The marketeers’ playing field witnesses the birth of a new platform or tool almost every week, with the promise of even more work efficiency. Fantastic! Obviously, most marketeers are immediately over the moon with every new and effective resource.
“This is the newest marketing tool”;
“The results of this tool look fantastic!”;
“I want to be able to do that too!”…
There are many reasons to start using new marketing tools immediately. Consequently, an ever-recurring question from the marketeers and DPOs in our courses is whether GDPR allows to use this newest marketing tool or not?
To answer these GDPR compliance questions, marketing teams benefit from practical GDPR training. This way marketeers can make their own assessment of any new tool.
In this blog post, we are handing you 5 tips to assess these tools yourself as a marketeer and to help you examine the GDPR conformity.
1/ What is the purpose of this new marketing tool?
Try to make a brief overview of the way you would like to use this tool. Using a scheme can help you. It also gives a better understanding of the platform if you should apply it later. If applicable, you can use this overview to inform your customers about your new marketing initiative.
2/ Which personal data are processed by the new marketing tool?
This is first and foremost the key question. Mapping the kind of data that this tool processes and where it comes from is vital.
Are they traditional personal data (name, email, …)?
Are less obvious personal data going to be processed (IP address, user behaviour, …)?
Will sensitive information be collected (medical, financial, …)?
Are all these data really required by us?
Are we allowed to use the data?
Do not forget to do a “panic test”: are our prospects or customers expecting us to collect these data from them? Would a panic arise internally and externally if it would come out that we are gathering that kind of data from them?
3/ How are the personal data being processed by the marketing tool?
In what way will the data end up in the tool? Does the tool work by means of a tracking pixel, forms, integration with another platform, etc.?
4/ Does this tool meet the legal requirements regarding GDPR?
A good indicator is to already make a list of the following findings:
Do the makers of the tool provide their own location data on the website? (You can use this later in your assessment.)
What is indicated in the terms and conditions of sale and use? Are you able to find them?
5/ Where does this tool come from and where are the data processed?
If the location is known, then check if it is a country of the EEA (European Economic Area). If not, is it a country with an adequate level of data protection outside the EU, as recognized by the European Commission?

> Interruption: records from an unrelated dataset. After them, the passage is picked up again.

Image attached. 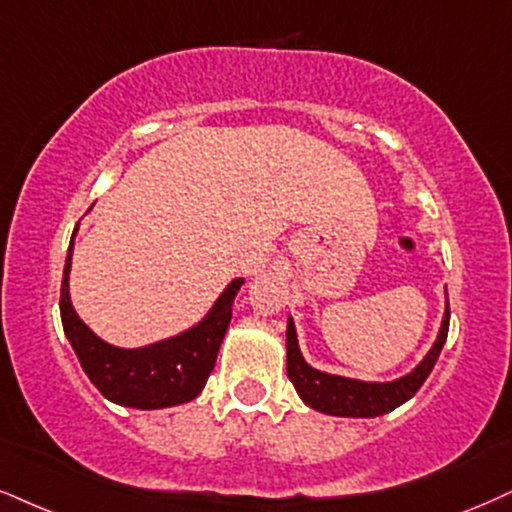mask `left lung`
<instances>
[{
	"mask_svg": "<svg viewBox=\"0 0 512 512\" xmlns=\"http://www.w3.org/2000/svg\"><path fill=\"white\" fill-rule=\"evenodd\" d=\"M449 318V299H446V311L444 318H441L437 339H434L432 349L425 353V358L413 370L389 382H365L344 375H332V372H323L308 365L304 353L299 349L294 320L289 315L287 375L294 384L296 394L301 396V401L313 410H320L325 415H337V418H377V415L389 413V410L399 408L401 403L413 399L415 391L430 377L434 363H437L439 353L444 349L446 334H449Z\"/></svg>",
	"mask_w": 512,
	"mask_h": 512,
	"instance_id": "8db88e82",
	"label": "left lung"
}]
</instances>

Is it an American marketing tool? Then go through all these questions and decide whether this tool is necessary. Get the DPO or company lawyer involved to make deeper assessments.
Ask yourself the following question: is there no European alternative for this tool? Mind you: by using a European marketing tool you are not entirely on the safe side, because the tool could process data on American servers or in an American cloud environment. You will have to verify that.
Conclusion: with these 5 tips you can gather the necessary information to present the new marketing tool that you deem indispensable to your DPO, your legal team or your management. Your DPO can also use this information to complete the register of processing operations.